Tuesday, November 10, 2009

redux, minus aural distractions.

Typing with too much noise behind the screen doesn't help me.

My point is/was that many people aren't particularly engaged in their own lives, their choices. The 'normal' path provides illusion of safety in the known, but we can each and all get gobsmacked at any moment. Further, those who (over)-analyze their choices and paths can still find themselves in muddleland.

I've had opportunity to consider (from the outside) the situations of several close friends. What they thought they were getting into, what they thought 'it' would signify and entail, where they thought they were going... And where we all end up: somewhere else on the road, or on another path altogether.

Cognizance isn't limited to mental acuity, I'd suggest. Knowing AND doing something about...that's the challenge and the rub. ('I know I have a drinking problem' is step one--and it buys lots and lots of temporizing time.)
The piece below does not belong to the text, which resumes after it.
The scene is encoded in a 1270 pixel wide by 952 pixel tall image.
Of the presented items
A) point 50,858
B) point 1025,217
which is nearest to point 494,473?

Anniversary season: been a great twenty years for me. Fall of Berlin Wall, Nov. 89, I was on road w/ a couple buddies, living on tequila and warm Bud Lite. Bad things happening--though it was the terminal leg of my debaucherous self-negation. Somewhere in Colorado, we'd drunk ourselves stupid and ugly, again, and one guy had awoken to the relentless sun cranking through large windows and thin air. On t.v. he'd watched the footage of the rabble at the Wall. When the rest of us staggered from the dung heap of sodden sheets and sweatshirts, he told us there'd been a jet crash in the Pacific. The survivors had gone looney, become cannibals, and then were fighting off would-be rescuers using the femurs of their departed & eaten cohort.

That image is excellent and has remained entwined with the actual Berlin Wall footage: crazed, tattered crash survivors wielding meaty femurs like cudgels from atop a heap of jet wreckage and human remains. It took us most of the day to realize he was making it up.